• **Requests**
1. From the Travelocity interview below, list every kind of travel booking whose path the interview says was changed based on customer input.
2. Answer these questions about the Travelocity interview below:
(a) In what year did Peaslee begin working at Sabre?
(b) By what percentage did hotel bookings grow in one month?
(c) What was traditionally the only way to shop for hotels?
3. Continue the Travelocity interview below from the point where it stops.

• **Excerpted text**
******
Interview: Elizabeth Peaslee

I recently interviewed Elizabeth Peaslee, Travelocity's VP of Customer Experience.

Q: What's your background at Travelocity?

I started working at Sabre in 1995 and moved over to Travelocity in early 1998. When I came to Travelocity, there was no product marketing. The site had been up for two years, and the technology team was deciding what enhancements we'd make to the site. As long as the site was up and fast, that's all that mattered.

My background was in product marketing, so I approached the person who was running product marketing at the time. I said, look, it's great that the tech team is creating these new features, but there isn't a discipline for collecting customer input to help drive the direction the site is going in. We knew that while tech enhancements would drive success for awhile, with faster and cooler features, there would be a point where technology for its own sake wouldn't keep us successful. We'd have to listen to customers and make enhancements based on what they wanted us to do.

Our first effort was to change the way people shopped for hotels. Traditionally, the only way to shop for hotels was via an airport code, which to a customer makes no sense. I'm driving 50 miles from the airport to the hotel, so why do I need the airport code? We thought about how to allow customers to shop based on the hotel's location. That was our first product marketing effort: we took customer input about how they wanted to shop for hotels, and we changed how the shopping tool worked.

The project was very successful. We grew hotel bookings by 25% in one month - radical growth. People said, "Wow, it's amazing how successful you can be by listening to customers and implementing what they want." Then we did that for the air booking and car booking paths.

Overall, my role is to be an advocate for the customer, and to make it insanely easy to buy on Travelocity.

Q: How did Travelocity decide to create the customer experience team, and the VP position?

It was a fairly long process, evolving over the past year or year and a half. Along the way we've used data from our own internal successes, and from successes at other sites, to help sell the idea that focusing on customer experience can have an impact on the bottom line.

For example, we used to only sporadically do user testing. But when we did, we always learned valuable things that made our projects more successful. So I collected data on conversion rate improvements. The hotel story was the earliest we had. The 25% increase in hotel bookings was a huge deal. I also had examples where we hadn't done testing and we hadn't been successful.
******
• **Supplied records**
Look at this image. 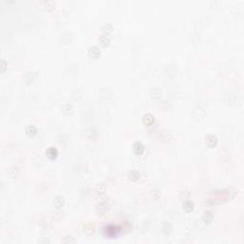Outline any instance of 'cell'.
<instances>
[{
	"mask_svg": "<svg viewBox=\"0 0 244 244\" xmlns=\"http://www.w3.org/2000/svg\"><path fill=\"white\" fill-rule=\"evenodd\" d=\"M108 208H109V203L106 200H101L96 205L95 211H96V215H103L106 214V212L108 211Z\"/></svg>",
	"mask_w": 244,
	"mask_h": 244,
	"instance_id": "obj_1",
	"label": "cell"
},
{
	"mask_svg": "<svg viewBox=\"0 0 244 244\" xmlns=\"http://www.w3.org/2000/svg\"><path fill=\"white\" fill-rule=\"evenodd\" d=\"M119 232H120L119 227L115 225H109L105 228V235L108 236L109 237H115L119 234Z\"/></svg>",
	"mask_w": 244,
	"mask_h": 244,
	"instance_id": "obj_2",
	"label": "cell"
},
{
	"mask_svg": "<svg viewBox=\"0 0 244 244\" xmlns=\"http://www.w3.org/2000/svg\"><path fill=\"white\" fill-rule=\"evenodd\" d=\"M218 137L214 134H209L205 136V143L209 148H214L218 144Z\"/></svg>",
	"mask_w": 244,
	"mask_h": 244,
	"instance_id": "obj_3",
	"label": "cell"
},
{
	"mask_svg": "<svg viewBox=\"0 0 244 244\" xmlns=\"http://www.w3.org/2000/svg\"><path fill=\"white\" fill-rule=\"evenodd\" d=\"M88 54L89 56L93 59H97L99 56H100V50H99L97 47L93 46L91 48H89L88 50Z\"/></svg>",
	"mask_w": 244,
	"mask_h": 244,
	"instance_id": "obj_4",
	"label": "cell"
},
{
	"mask_svg": "<svg viewBox=\"0 0 244 244\" xmlns=\"http://www.w3.org/2000/svg\"><path fill=\"white\" fill-rule=\"evenodd\" d=\"M65 204V199L62 196H56L53 199V206L57 210L61 209Z\"/></svg>",
	"mask_w": 244,
	"mask_h": 244,
	"instance_id": "obj_5",
	"label": "cell"
},
{
	"mask_svg": "<svg viewBox=\"0 0 244 244\" xmlns=\"http://www.w3.org/2000/svg\"><path fill=\"white\" fill-rule=\"evenodd\" d=\"M7 174H8V177L9 178H15L16 176L18 175L19 174V170L18 168L16 167V166H12V167H10L7 171Z\"/></svg>",
	"mask_w": 244,
	"mask_h": 244,
	"instance_id": "obj_6",
	"label": "cell"
},
{
	"mask_svg": "<svg viewBox=\"0 0 244 244\" xmlns=\"http://www.w3.org/2000/svg\"><path fill=\"white\" fill-rule=\"evenodd\" d=\"M46 156L50 159H55L58 156V151L54 147H50V148L47 149V151H46Z\"/></svg>",
	"mask_w": 244,
	"mask_h": 244,
	"instance_id": "obj_7",
	"label": "cell"
},
{
	"mask_svg": "<svg viewBox=\"0 0 244 244\" xmlns=\"http://www.w3.org/2000/svg\"><path fill=\"white\" fill-rule=\"evenodd\" d=\"M133 151L136 154H141L144 152V145L141 142L136 141L134 143V145H133Z\"/></svg>",
	"mask_w": 244,
	"mask_h": 244,
	"instance_id": "obj_8",
	"label": "cell"
},
{
	"mask_svg": "<svg viewBox=\"0 0 244 244\" xmlns=\"http://www.w3.org/2000/svg\"><path fill=\"white\" fill-rule=\"evenodd\" d=\"M74 111H75V109H74V106L72 104H70V103H67V104H65L64 106H63V108H62V112H63V114H65V115H72L74 114Z\"/></svg>",
	"mask_w": 244,
	"mask_h": 244,
	"instance_id": "obj_9",
	"label": "cell"
},
{
	"mask_svg": "<svg viewBox=\"0 0 244 244\" xmlns=\"http://www.w3.org/2000/svg\"><path fill=\"white\" fill-rule=\"evenodd\" d=\"M182 208H183V210H184L186 213H191V212H193L194 208H195V204H194L190 200H186V201L183 202Z\"/></svg>",
	"mask_w": 244,
	"mask_h": 244,
	"instance_id": "obj_10",
	"label": "cell"
},
{
	"mask_svg": "<svg viewBox=\"0 0 244 244\" xmlns=\"http://www.w3.org/2000/svg\"><path fill=\"white\" fill-rule=\"evenodd\" d=\"M110 38L106 35H100L98 38V43L100 44V46L102 47H108L110 45Z\"/></svg>",
	"mask_w": 244,
	"mask_h": 244,
	"instance_id": "obj_11",
	"label": "cell"
},
{
	"mask_svg": "<svg viewBox=\"0 0 244 244\" xmlns=\"http://www.w3.org/2000/svg\"><path fill=\"white\" fill-rule=\"evenodd\" d=\"M154 115L151 114H147L143 116V123L147 125V126H151L154 124Z\"/></svg>",
	"mask_w": 244,
	"mask_h": 244,
	"instance_id": "obj_12",
	"label": "cell"
},
{
	"mask_svg": "<svg viewBox=\"0 0 244 244\" xmlns=\"http://www.w3.org/2000/svg\"><path fill=\"white\" fill-rule=\"evenodd\" d=\"M213 219H214V215L212 214V212H206V213L203 215V217H202L203 222L206 224V225L212 223Z\"/></svg>",
	"mask_w": 244,
	"mask_h": 244,
	"instance_id": "obj_13",
	"label": "cell"
},
{
	"mask_svg": "<svg viewBox=\"0 0 244 244\" xmlns=\"http://www.w3.org/2000/svg\"><path fill=\"white\" fill-rule=\"evenodd\" d=\"M204 116H205V112L202 109H197L195 112L193 113V117L198 121L204 118Z\"/></svg>",
	"mask_w": 244,
	"mask_h": 244,
	"instance_id": "obj_14",
	"label": "cell"
},
{
	"mask_svg": "<svg viewBox=\"0 0 244 244\" xmlns=\"http://www.w3.org/2000/svg\"><path fill=\"white\" fill-rule=\"evenodd\" d=\"M25 132H26V135H27L28 136L32 137V136H35L37 134V129H36V127H35V126H34V125H30V126H28L27 128H26Z\"/></svg>",
	"mask_w": 244,
	"mask_h": 244,
	"instance_id": "obj_15",
	"label": "cell"
},
{
	"mask_svg": "<svg viewBox=\"0 0 244 244\" xmlns=\"http://www.w3.org/2000/svg\"><path fill=\"white\" fill-rule=\"evenodd\" d=\"M151 93V96H152L153 98L158 99L160 96H161V95H162V91H161V89L154 87V88H153L152 90H151V93Z\"/></svg>",
	"mask_w": 244,
	"mask_h": 244,
	"instance_id": "obj_16",
	"label": "cell"
},
{
	"mask_svg": "<svg viewBox=\"0 0 244 244\" xmlns=\"http://www.w3.org/2000/svg\"><path fill=\"white\" fill-rule=\"evenodd\" d=\"M95 225L92 224V223H88L86 225H84V232H85V234L88 235V236H91L93 235V233H95Z\"/></svg>",
	"mask_w": 244,
	"mask_h": 244,
	"instance_id": "obj_17",
	"label": "cell"
},
{
	"mask_svg": "<svg viewBox=\"0 0 244 244\" xmlns=\"http://www.w3.org/2000/svg\"><path fill=\"white\" fill-rule=\"evenodd\" d=\"M139 177H140V174H139V172L136 170H133L129 173V178L132 181H137L138 179H139Z\"/></svg>",
	"mask_w": 244,
	"mask_h": 244,
	"instance_id": "obj_18",
	"label": "cell"
},
{
	"mask_svg": "<svg viewBox=\"0 0 244 244\" xmlns=\"http://www.w3.org/2000/svg\"><path fill=\"white\" fill-rule=\"evenodd\" d=\"M41 5L45 10H53L54 7V2L51 1V0H48V1H43L41 2Z\"/></svg>",
	"mask_w": 244,
	"mask_h": 244,
	"instance_id": "obj_19",
	"label": "cell"
},
{
	"mask_svg": "<svg viewBox=\"0 0 244 244\" xmlns=\"http://www.w3.org/2000/svg\"><path fill=\"white\" fill-rule=\"evenodd\" d=\"M71 40H72V35L70 34V32H65V34L61 35V41H62L64 44L70 43Z\"/></svg>",
	"mask_w": 244,
	"mask_h": 244,
	"instance_id": "obj_20",
	"label": "cell"
},
{
	"mask_svg": "<svg viewBox=\"0 0 244 244\" xmlns=\"http://www.w3.org/2000/svg\"><path fill=\"white\" fill-rule=\"evenodd\" d=\"M102 31H103L104 34L107 35L111 34V32H113V26L111 25V24H109V23L105 24V25L102 27Z\"/></svg>",
	"mask_w": 244,
	"mask_h": 244,
	"instance_id": "obj_21",
	"label": "cell"
},
{
	"mask_svg": "<svg viewBox=\"0 0 244 244\" xmlns=\"http://www.w3.org/2000/svg\"><path fill=\"white\" fill-rule=\"evenodd\" d=\"M172 231V226L170 223H164L163 226H162V232L164 234H170V232Z\"/></svg>",
	"mask_w": 244,
	"mask_h": 244,
	"instance_id": "obj_22",
	"label": "cell"
},
{
	"mask_svg": "<svg viewBox=\"0 0 244 244\" xmlns=\"http://www.w3.org/2000/svg\"><path fill=\"white\" fill-rule=\"evenodd\" d=\"M62 243H74L75 242V238L72 236H64L62 239H61Z\"/></svg>",
	"mask_w": 244,
	"mask_h": 244,
	"instance_id": "obj_23",
	"label": "cell"
},
{
	"mask_svg": "<svg viewBox=\"0 0 244 244\" xmlns=\"http://www.w3.org/2000/svg\"><path fill=\"white\" fill-rule=\"evenodd\" d=\"M105 191H106V187L102 184L98 185L96 187V194L98 196H101V195H103V194H105Z\"/></svg>",
	"mask_w": 244,
	"mask_h": 244,
	"instance_id": "obj_24",
	"label": "cell"
},
{
	"mask_svg": "<svg viewBox=\"0 0 244 244\" xmlns=\"http://www.w3.org/2000/svg\"><path fill=\"white\" fill-rule=\"evenodd\" d=\"M237 98H238V96H237V95H236V93H230V95H229V98L227 99V100H228V102H229V103H231V101H232V100H234V101H235L234 103L236 104V102L238 100Z\"/></svg>",
	"mask_w": 244,
	"mask_h": 244,
	"instance_id": "obj_25",
	"label": "cell"
},
{
	"mask_svg": "<svg viewBox=\"0 0 244 244\" xmlns=\"http://www.w3.org/2000/svg\"><path fill=\"white\" fill-rule=\"evenodd\" d=\"M7 67H8V65L6 63V61H5L4 59H2L1 60V71H2V73H4V72L6 71Z\"/></svg>",
	"mask_w": 244,
	"mask_h": 244,
	"instance_id": "obj_26",
	"label": "cell"
},
{
	"mask_svg": "<svg viewBox=\"0 0 244 244\" xmlns=\"http://www.w3.org/2000/svg\"><path fill=\"white\" fill-rule=\"evenodd\" d=\"M40 242H49L48 239H44V240H40Z\"/></svg>",
	"mask_w": 244,
	"mask_h": 244,
	"instance_id": "obj_27",
	"label": "cell"
}]
</instances>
******
• **Response list**
1. Hotel, air, car

2.
(a) 1995
(b) 25%
(c) By airport code

3.
I also started collecting information from people who run non-competitive websites. I asked how they did their testing, and started learning how they were implementing a discipline of user testing that could make us more successful over time.

Because of that data, it's been easier to sell the idea of the customer experience team. It's one thing to say, "Here's a great idea, but I have no numbers to prove it," and another to say, "I think it's a good idea, and here's the success we've seen and what other sites have seen." With the numbers, management is much more likely to make an investment in building a team.

We have grown the team incrementally. I'd rather build slowly than walk into a meeting and ask for 400 people. Instead, I'd ask to add one person to do usability testing. Then I'd add an IA [information architect] as a contractor for one project, and see if that cut down on development time. Then later I'd ask if we could have that IA full-time. That's different from selling a full-blown new department, which in a small organization like Travelocity would be a hard sell.

Q: How is the customer experience team organized?

Today, customer experience is comprised of four groups. The day-to-day site production/promotion group does high-volume, quick-turnover promotions on the site - home page stuff. Then there's a market research group, which handles usability tests and third-party research. Third, the site design group focuses on longer-term projects: templates for the site, the style guide, the overall "look" of the site - it works closely with our tech team. Lastly, there's a group that handles IA and site-wide functionality like registration, login, profile, account management, looking up trips you've booked, and other stuff that crosses different business lines. Those are the four main groups.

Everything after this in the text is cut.